Exercise details: Switch every instance of "bleacher" to "grandstand" in the records below, and reproduce everything else without change.

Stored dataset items

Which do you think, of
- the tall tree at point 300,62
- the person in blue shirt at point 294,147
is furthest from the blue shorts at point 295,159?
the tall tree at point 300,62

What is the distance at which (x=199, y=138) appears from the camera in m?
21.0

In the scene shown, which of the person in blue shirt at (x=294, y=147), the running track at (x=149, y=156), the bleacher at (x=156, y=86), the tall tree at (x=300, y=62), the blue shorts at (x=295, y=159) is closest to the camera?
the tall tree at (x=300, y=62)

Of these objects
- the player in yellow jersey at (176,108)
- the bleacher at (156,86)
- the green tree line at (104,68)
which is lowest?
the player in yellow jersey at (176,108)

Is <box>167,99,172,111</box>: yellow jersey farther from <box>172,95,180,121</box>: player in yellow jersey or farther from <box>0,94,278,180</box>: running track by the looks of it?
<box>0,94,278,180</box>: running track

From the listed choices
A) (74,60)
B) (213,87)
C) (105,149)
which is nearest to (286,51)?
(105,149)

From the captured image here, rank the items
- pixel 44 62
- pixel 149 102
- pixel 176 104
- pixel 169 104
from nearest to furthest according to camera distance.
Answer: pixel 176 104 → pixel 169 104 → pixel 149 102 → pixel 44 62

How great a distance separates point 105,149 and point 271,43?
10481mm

Correct response:
Which do you think, of
- the tall tree at point 300,62
- the person in blue shirt at point 294,147
is furthest from the blue shorts at point 295,159?
the tall tree at point 300,62

What is the distance at which (x=199, y=138) appears from the camera in m?
21.0

In the scene shown, which of the person in blue shirt at (x=294, y=147), the running track at (x=149, y=156), the grandstand at (x=156, y=86), the tall tree at (x=300, y=62), the blue shorts at (x=295, y=159) is closest to the camera?
the tall tree at (x=300, y=62)

Of these objects
- the player in yellow jersey at (176,108)
- the grandstand at (156,86)
- the green tree line at (104,68)
which is lowest?
the player in yellow jersey at (176,108)

Is <box>167,99,172,111</box>: yellow jersey farther from <box>172,95,180,121</box>: player in yellow jersey or farther from <box>0,94,278,180</box>: running track by the looks of it?
<box>0,94,278,180</box>: running track

From the listed choices
A) (74,60)
B) (213,87)
C) (105,149)
which is nearest to (286,51)?
(105,149)

From the captured image here, rank the items
- pixel 44 62
- pixel 149 102
- pixel 176 104
- pixel 169 104
from nearest to furthest according to camera distance.
Answer: pixel 176 104 → pixel 169 104 → pixel 149 102 → pixel 44 62

How great a distance separates point 105,149 and point 271,43?
10481mm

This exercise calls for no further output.